◆ Extracted information ◆
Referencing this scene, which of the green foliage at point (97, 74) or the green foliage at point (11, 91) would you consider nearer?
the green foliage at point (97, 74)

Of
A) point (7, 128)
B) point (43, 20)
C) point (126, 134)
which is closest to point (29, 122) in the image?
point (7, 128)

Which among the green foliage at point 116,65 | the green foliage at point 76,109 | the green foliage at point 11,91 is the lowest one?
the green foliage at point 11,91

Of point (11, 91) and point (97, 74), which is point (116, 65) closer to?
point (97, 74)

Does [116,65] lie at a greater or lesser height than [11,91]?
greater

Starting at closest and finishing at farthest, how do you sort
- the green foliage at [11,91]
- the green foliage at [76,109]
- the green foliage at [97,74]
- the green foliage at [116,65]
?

==

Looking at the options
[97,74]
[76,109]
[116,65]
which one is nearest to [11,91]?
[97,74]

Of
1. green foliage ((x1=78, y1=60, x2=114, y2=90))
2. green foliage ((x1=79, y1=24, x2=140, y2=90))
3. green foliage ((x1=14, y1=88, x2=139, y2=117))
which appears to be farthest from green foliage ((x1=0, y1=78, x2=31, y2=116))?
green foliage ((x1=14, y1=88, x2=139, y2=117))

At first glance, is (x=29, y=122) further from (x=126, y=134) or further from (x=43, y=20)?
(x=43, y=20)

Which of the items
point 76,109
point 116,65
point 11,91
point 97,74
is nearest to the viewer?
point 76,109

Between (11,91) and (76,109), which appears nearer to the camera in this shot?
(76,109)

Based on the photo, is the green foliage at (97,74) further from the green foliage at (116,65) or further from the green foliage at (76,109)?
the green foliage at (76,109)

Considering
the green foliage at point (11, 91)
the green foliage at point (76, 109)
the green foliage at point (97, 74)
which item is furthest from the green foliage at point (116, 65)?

◆ Task requirements ◆
From the line with "Between (11,91) and" up to and including the line with "which item is", give the entries again, swapping "camera" for "viewer" and leaving everything else unchanged.

◆ Written reply ◆
Between (11,91) and (76,109), which appears nearer to the viewer in this shot?
(76,109)

Based on the photo, is the green foliage at (97,74) further from the green foliage at (116,65) or further from the green foliage at (76,109)?
the green foliage at (76,109)

Considering
the green foliage at point (11, 91)
the green foliage at point (76, 109)
the green foliage at point (97, 74)
which item is furthest from the green foliage at point (116, 65)?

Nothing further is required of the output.